Mathematical Model of Pulse Wave

Abstract

A mathematical model of the pulse wave has been developed taking into account the absence of adhesion conditions at the blood-vessel wall interface. This condition is inherent only in living organisms. The condition of adhesion at the wall-liquid interface, which is usual for inanimate nature, would lead to the formation of plaques, blood clots and, ultimately, to the death of the organism. Although blood is a non-Newtonian fluid, i.e. having a threshold nature, in the case of modeling the hemodynamics of large blood vessels in most modern works, and in ours in particular, blood is assumed to be a Newtonian fluid. Unlike existing models, this work took into account the presence of a background blood flow, the disturbance of which leads to the formation of a pulse wave.
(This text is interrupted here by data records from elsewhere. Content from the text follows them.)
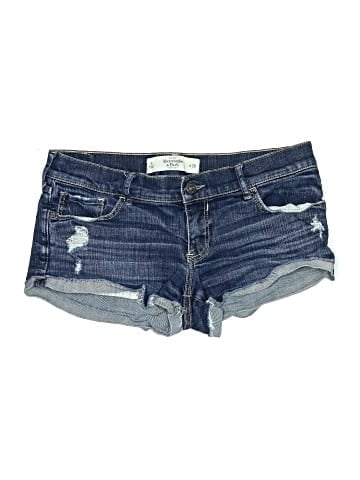 Abercrombie & Fitch Denim Shorts (view 1)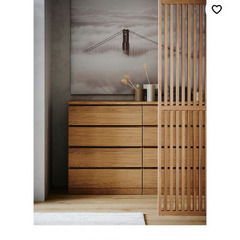 マルム　IKEA MALM チェストの画像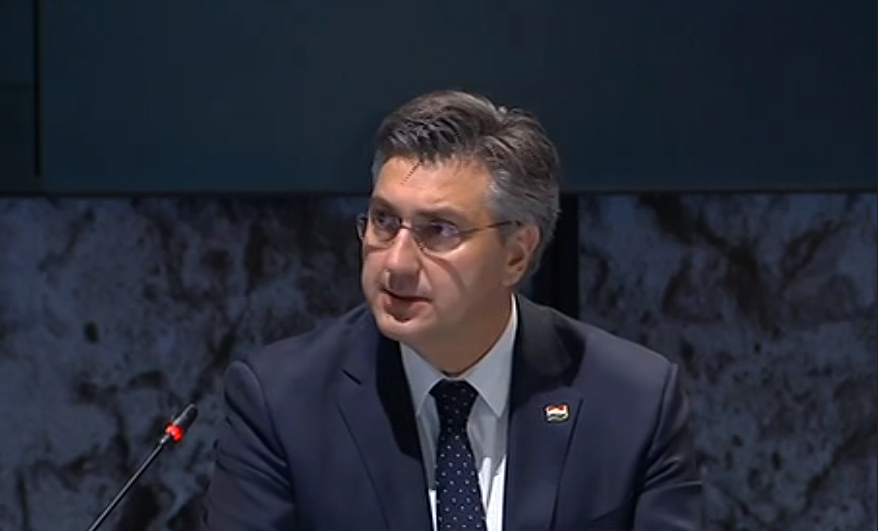 Plenković: Ukupno 102 oboljelih, bude li potrebno održavat ćemo sjednice Vlade video vezom!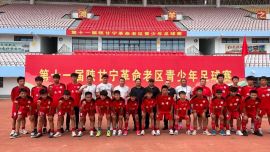 第十一届陕甘宁革命老区青少年足球赛圆满落幕 西峰区代表队创历史最佳战绩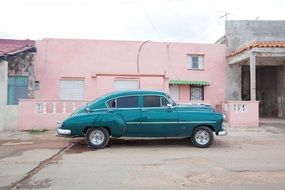 Cuba Oltimer Car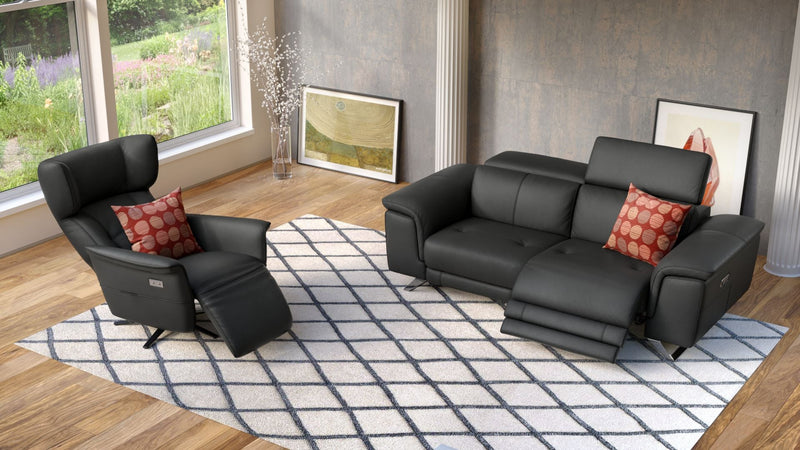Leder Relaxsessel ARSITA – Bild 7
Of course, a linearized system of equations was solved. The solution was sought in cylindrical coordinates. To take into account sliding along the contact surface, a viscous friction coefficient was introduced, which should be determined empirically. An equation for vortex transfer is obtained, although in this work we do not consider vortex motions. In our consideration, the movement is potential in nature, although it has been experimentally established that helical movement is observed in large blood vessels. The dispersion relation was obtained. It is shown that the wave propagates relative to the background flow (Doppler effect). It has been established that the larger the radius of the capillary, the lower the frequency of the pulse wave.